بِسْمِ ٱللَّهِ ٱلرَّحْمَٰنِ ٱلرَّحِيمِ

لَهُمْ فِيهَا فَٰكِهَةٌ وَلَهُم مَّا يَدَّعُونَ ٥٧

Orada taze yemiş (ler) onların, temennî edecekleri herşey onlarındır.

– Hasan Basri Çantay

سَلَٰمٌ قَوْلًا مِّن رَّبٍّ رَّحِيمٍ ٥٨

Çok esirgeyici Rab (lerin) den bir de selâm (var) dır.

– Hasan Basri Çantay

وَٱمْتَٰزُواْ ٱلْيَوْمَ أَيُّهَا ٱلْمُجْرِمُونَ ٥٩

«Ey günahkârlar, bugün siz (bir tarafa) ayrılın»!

– Hasan Basri Çantay

أَلَمْ أَعْهَدْ إِلَيْكُمْ يَٰبَنِىٓ ءَادَمَ أَن لَّا تَعْبُدُواْ ٱلشَّيْطَٰنَۖ إِنَّهُۥ لَكُمْ عَدُوٌّ مُّبِينٌ ٦٠

(60-61) Ey Âdem oğulları, «Şeytana tapmayın. Çünkü o, sizin için (Rabbinizden) ayıran bir düşmandır, Bana ibâdet edin. işte dosdoğru yo! budur» diye size emr etmedim mi? (buyuracak).

– Hasan Basri Çantay

وَأَنِ ٱعْبُدُونِىۚ هَٰذَا صِرَٰطٌ مُّسْتَقِيمٌ ٦١

(60-61) Ey Âdem oğulları, «Şeytana tapmayın.

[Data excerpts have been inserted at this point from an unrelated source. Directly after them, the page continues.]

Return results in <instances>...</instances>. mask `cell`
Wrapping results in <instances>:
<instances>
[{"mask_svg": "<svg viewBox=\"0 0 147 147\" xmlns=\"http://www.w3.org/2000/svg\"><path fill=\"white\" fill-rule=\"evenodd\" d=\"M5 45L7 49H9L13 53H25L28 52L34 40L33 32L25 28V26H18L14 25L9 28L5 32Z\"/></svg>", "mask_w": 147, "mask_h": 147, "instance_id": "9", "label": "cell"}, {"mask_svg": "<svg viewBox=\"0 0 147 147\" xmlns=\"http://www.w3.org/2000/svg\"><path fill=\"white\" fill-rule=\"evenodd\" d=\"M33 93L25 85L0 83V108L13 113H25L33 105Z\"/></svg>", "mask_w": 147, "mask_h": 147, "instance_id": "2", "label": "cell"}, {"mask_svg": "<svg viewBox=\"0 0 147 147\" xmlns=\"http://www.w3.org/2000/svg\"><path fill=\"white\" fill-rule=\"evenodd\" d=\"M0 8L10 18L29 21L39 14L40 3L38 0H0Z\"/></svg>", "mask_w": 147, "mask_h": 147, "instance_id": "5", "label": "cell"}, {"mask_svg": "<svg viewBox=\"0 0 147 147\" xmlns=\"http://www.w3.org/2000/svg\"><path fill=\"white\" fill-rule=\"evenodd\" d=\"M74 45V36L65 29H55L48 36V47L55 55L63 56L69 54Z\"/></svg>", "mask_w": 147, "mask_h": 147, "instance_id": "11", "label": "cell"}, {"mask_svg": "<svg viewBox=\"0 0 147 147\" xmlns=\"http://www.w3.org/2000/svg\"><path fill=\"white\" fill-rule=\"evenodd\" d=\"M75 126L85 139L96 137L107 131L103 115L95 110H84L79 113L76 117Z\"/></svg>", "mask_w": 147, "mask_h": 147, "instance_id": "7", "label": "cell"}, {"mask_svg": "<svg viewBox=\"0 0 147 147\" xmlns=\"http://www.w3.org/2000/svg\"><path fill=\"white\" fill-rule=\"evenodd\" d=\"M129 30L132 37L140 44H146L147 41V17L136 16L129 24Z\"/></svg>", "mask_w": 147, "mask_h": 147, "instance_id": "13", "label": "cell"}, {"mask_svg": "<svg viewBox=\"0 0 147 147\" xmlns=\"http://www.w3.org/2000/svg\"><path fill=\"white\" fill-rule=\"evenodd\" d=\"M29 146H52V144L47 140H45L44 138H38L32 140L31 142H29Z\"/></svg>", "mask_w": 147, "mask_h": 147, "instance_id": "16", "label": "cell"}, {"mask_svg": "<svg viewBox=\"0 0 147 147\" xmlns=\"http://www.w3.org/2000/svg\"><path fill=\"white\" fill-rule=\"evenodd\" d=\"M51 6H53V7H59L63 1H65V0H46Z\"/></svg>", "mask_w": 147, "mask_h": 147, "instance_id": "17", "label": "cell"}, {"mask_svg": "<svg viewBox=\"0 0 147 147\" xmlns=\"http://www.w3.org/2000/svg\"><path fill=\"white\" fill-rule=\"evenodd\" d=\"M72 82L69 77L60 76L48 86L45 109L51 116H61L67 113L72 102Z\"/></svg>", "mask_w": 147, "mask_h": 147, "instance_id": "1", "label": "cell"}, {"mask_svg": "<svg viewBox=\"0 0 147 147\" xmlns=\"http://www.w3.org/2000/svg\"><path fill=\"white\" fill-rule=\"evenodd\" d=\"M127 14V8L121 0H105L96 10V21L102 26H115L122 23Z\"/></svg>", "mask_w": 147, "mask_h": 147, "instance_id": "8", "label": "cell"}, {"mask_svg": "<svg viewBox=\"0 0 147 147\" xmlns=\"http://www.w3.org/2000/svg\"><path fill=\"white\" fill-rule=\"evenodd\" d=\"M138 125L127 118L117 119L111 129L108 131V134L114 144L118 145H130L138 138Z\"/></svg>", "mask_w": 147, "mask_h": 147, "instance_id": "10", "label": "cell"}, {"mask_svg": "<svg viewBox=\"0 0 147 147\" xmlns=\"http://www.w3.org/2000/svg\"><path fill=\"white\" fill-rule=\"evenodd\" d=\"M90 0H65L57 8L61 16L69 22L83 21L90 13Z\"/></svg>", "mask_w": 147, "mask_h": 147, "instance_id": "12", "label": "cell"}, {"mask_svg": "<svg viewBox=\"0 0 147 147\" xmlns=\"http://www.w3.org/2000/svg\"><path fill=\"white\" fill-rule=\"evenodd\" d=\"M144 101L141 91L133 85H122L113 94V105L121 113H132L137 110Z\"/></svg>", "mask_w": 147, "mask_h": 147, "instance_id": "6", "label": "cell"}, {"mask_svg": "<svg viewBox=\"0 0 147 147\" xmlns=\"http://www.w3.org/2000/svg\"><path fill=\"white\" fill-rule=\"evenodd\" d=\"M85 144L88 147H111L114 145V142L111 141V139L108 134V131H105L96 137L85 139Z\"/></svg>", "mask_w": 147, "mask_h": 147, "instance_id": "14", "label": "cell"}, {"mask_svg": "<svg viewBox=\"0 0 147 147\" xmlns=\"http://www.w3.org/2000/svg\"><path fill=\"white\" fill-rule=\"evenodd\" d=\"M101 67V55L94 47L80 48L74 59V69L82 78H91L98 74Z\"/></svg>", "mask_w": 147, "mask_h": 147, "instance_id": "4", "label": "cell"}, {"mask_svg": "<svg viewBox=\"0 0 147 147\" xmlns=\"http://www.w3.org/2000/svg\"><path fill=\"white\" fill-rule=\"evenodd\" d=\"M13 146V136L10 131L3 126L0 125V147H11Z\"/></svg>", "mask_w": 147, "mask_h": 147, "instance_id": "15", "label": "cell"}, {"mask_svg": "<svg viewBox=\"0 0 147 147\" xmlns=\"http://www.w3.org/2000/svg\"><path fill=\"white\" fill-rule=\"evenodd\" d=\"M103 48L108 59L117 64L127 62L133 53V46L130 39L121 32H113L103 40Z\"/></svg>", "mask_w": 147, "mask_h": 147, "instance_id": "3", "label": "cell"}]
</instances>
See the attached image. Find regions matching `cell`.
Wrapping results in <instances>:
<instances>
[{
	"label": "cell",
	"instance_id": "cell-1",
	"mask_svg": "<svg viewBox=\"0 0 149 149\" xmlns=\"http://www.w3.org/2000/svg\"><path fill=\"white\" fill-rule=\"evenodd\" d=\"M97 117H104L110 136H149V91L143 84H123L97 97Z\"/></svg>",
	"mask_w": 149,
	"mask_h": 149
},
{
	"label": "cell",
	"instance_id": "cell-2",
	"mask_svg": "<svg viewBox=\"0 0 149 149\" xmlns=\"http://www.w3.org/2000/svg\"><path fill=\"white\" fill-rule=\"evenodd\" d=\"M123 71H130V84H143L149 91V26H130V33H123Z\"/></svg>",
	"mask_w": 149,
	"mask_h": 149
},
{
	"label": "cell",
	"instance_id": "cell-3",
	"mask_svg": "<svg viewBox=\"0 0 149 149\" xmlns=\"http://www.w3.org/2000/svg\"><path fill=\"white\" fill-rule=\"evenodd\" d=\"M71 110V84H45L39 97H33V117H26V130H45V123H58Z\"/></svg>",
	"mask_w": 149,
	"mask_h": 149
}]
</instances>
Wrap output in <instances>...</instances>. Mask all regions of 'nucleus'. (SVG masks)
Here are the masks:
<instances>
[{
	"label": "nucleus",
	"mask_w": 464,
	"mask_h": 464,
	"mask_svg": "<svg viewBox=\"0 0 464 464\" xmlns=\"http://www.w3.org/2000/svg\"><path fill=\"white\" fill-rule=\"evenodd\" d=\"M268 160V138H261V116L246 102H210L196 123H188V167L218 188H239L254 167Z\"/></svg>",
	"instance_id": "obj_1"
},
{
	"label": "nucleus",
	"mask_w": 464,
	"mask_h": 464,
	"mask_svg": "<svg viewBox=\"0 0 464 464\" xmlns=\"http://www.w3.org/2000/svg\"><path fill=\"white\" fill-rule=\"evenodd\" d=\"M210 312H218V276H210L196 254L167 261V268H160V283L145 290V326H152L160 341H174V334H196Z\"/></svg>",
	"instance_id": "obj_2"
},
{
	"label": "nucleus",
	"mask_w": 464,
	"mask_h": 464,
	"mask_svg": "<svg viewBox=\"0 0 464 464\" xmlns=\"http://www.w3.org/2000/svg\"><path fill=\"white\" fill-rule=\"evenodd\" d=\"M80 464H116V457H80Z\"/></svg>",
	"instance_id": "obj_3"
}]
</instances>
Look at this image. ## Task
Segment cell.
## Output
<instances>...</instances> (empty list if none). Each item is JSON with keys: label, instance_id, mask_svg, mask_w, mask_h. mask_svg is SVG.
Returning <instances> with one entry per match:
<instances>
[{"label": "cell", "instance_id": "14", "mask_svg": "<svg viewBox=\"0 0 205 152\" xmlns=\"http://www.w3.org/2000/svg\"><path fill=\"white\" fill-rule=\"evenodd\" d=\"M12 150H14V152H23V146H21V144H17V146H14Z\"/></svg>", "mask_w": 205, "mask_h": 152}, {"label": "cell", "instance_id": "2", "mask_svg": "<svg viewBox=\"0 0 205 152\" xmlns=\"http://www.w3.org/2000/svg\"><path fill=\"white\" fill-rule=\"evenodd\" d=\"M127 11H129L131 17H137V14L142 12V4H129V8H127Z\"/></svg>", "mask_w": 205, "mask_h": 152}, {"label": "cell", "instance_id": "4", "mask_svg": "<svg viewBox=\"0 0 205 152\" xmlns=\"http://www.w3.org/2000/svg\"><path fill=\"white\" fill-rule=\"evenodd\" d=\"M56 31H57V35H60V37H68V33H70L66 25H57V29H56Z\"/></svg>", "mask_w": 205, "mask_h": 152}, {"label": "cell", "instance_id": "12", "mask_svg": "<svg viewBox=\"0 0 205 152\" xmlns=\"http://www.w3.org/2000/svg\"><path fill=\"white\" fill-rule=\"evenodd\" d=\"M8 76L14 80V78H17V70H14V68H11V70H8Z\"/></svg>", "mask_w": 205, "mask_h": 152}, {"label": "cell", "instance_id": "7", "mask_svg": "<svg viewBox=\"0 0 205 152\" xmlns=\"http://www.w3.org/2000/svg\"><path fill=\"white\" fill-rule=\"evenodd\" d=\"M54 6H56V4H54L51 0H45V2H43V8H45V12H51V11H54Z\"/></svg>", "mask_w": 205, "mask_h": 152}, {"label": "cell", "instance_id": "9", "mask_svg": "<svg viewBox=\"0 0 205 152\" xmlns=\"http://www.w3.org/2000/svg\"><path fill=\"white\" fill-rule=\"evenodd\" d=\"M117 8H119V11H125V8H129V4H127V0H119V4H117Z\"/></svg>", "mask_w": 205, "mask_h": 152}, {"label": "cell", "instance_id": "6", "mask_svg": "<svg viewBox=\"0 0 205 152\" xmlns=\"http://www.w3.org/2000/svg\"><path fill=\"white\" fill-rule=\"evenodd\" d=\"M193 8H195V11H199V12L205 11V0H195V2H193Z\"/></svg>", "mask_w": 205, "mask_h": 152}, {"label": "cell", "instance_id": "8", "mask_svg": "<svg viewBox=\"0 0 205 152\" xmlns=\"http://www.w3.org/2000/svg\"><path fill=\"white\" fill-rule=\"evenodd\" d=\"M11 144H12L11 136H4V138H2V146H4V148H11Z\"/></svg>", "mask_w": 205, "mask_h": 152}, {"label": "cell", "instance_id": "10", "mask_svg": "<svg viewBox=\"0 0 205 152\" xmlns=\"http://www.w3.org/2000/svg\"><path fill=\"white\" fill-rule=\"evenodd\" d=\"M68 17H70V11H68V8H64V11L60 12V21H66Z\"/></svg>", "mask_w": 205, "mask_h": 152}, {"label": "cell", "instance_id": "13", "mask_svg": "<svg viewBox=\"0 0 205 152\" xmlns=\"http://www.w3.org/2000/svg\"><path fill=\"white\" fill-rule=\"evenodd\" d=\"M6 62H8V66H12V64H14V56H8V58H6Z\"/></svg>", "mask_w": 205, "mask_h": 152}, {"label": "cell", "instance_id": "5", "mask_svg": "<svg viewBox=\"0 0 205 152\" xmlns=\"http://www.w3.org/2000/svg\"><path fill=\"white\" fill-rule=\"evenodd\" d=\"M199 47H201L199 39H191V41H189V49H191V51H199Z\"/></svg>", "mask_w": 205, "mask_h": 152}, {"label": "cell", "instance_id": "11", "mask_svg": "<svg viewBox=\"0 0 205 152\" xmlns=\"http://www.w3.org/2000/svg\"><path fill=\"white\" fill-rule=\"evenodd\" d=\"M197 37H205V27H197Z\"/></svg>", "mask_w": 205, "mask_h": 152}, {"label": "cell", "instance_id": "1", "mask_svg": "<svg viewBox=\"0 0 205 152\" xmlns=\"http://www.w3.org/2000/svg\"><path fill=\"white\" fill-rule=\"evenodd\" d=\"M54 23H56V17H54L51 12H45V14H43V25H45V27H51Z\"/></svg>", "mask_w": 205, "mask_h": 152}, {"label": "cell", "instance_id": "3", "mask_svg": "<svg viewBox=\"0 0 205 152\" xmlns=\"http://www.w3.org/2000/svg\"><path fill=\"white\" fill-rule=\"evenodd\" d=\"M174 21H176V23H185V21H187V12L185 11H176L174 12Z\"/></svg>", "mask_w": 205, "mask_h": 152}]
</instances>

Çünkü o, sizin için (Rabbinizden) ayıran bir düşmandır, Bana ibâdet edin. işte dosdoğru yo! budur» diye size emr etmedim mi? (buyuracak).

– Hasan Basri Çantay

وَلَقَدْ أَضَلَّ مِنكُمْ جِبِلًّا كَثِيرًاۖ أَفَلَمْ تَكُونُواْ تَعْقِلُونَ ٦٢

Andolsun ki (şeytan) sizden birçok halkı sapdırmadı. O vakit neye akıl etmiyordunuz?

– Hasan Basri Çantay

هَٰذِهِۦ جَهَنَّمُ ٱلَّتِى كُنتُمْ تُوعَدُونَ ٦٣

İşte bu, (öteden beri) tehdîd edegeldiğiniz cehennemdir.

– Hasan Basri Çantay

ٱصْلَوْهَا ٱلْيَوْمَ بِمَا كُنتُمْ تَكْفُرُونَ ٦٤

Küfür (ve inkârda ısrar) edişinize mukaabil girin oraya.

– Hasan Basri Çantay

ٱلْيَوْمَ نَخْتِمُ عَلَىٰٓ أَفْوَٰهِهِمْ وَتُكَلِّمُنَآ أَيْدِيهِمْ وَتَشْهَدُ أَرْجُلُهُم بِمَا كَانُواْ يَكْسِبُونَ ٦٥

O gün ağızlarının üstüne mühür basarız. Ne irtikâb ediyor idiyseler bize elleri söyler, ayakları (ve diğer uzuvları) da şâhidlik eder.

– Hasan Basri Çantay

وَلَوْ نَشَآءُ لَطَمَسْنَا عَلَىٰٓ أَعْيُنِهِمْ فَٱسْتَبَقُواْ ٱلصِّرَٰطَ فَأَنَّىٰ يُبْصِرُونَ ٦٦

Eğer dileseydik onları gözlerinin üzerinden silme kör yapardık da yolda koşuşub (didişib) kalırlardı. Artık nasıl göreceklerdi?

– Hasan Basri Çantay

وَلَوْ نَشَآءُ لَمَسَخْنَٰهُمْ عَلَىٰ مَكَانَتِهِمْ فَمَا ٱسْتَطَٰعُواْ مُضِيًّا وَلَا يَرْجِعُونَ ٦٧

Yine dileseydik onları oldukları yerde suratlarını değişdirib bambaşka çirkin bir mâhiyyete getirirdik de ne ileri gitmiye, ne geri dönüb gelmiye güçleri yetmezdi.